Book review on “Youth and substance abuse” by Kathryn Daley.

Book review on “Youth and substance abuse” by Kathryn Daley.

Reviews must be headed by a full bibliographic citation that includes the author’s name, the book’s title, the place of publication, publisher, date of publication, and number of pages. • The review itself usually begins with an introduction that reveals the reviewer’s arguments. The first paragraph usually repeats the book’s author and title as it provides a springboard for the rest of the essay. Effective first paragraphs also offer a very brief overview of the book’s content, the book’s purpose or audience, and the reviewer’s general reaction and evaluation. • The next set of paragraphs offers a critical evaluation. These paragraphs, which constitute the heart of the essay, typically discuss some of the following issues: how well the book has achieved its goal, the possibilities the book suggest, what the author has omitted, what is most persuasive, and how it compares to other texts.

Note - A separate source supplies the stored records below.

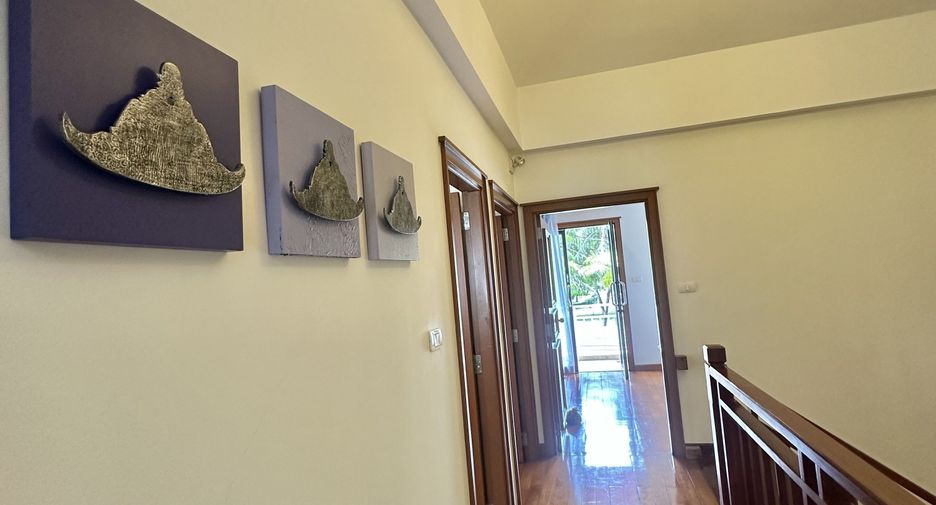 For sale 4 bedrooms villa in Thalang, Phuket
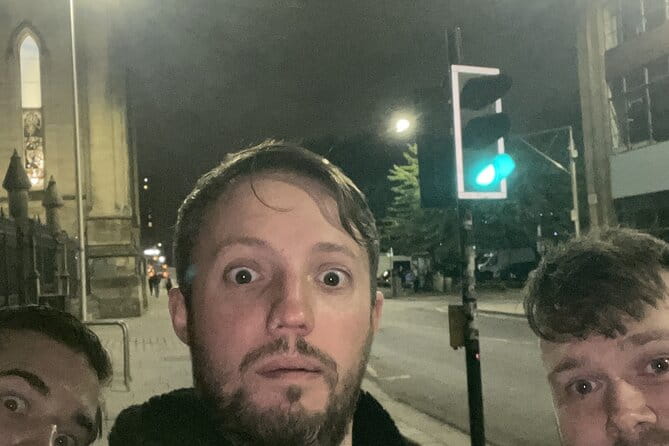 Stockholm Ghost Hunt: Self-Guided Tour and Puzzle Adventure - Key points / Takeaways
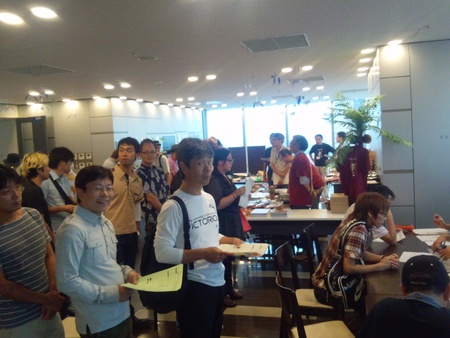 やらフェス事前説明会！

As personal statements, critical appraisals reveal the critic. Readers must understand the reviewer’s own standards to evaluate their use and appropriateness. This requires reviewers to distinguish the book’s message from those of the reviewer. It also means that, since the entire review is the reviewer’s opinion, reviewers should avoid using the “first person” and long quotations. Typically, this section is done by having a paragraph devoted to each chapter; that is, you should summarize the content of each chapter, and do so in an evaluative manner. • Reviews conclude by directly commenting on the book, tying together the review’s key issues, noting the text’s overall effectiveness, and highlighting how the work makes a significant contribution to the study of adolescence. Reviews help readers form a clear idea of the book’s concerns and surrounding issues. Focusing on ideas raised by books helps to make reviews helpful, respectful, and well-reasoned evaluations. This focus helps reviewers avoid being unnecessarily negative and “judgmental” by ensuring that they focus on what the book offers rather than on what it should have been. Like effective books, reviews promote understanding and further discussion; they engage and foster the deliberation of ideas worth considering.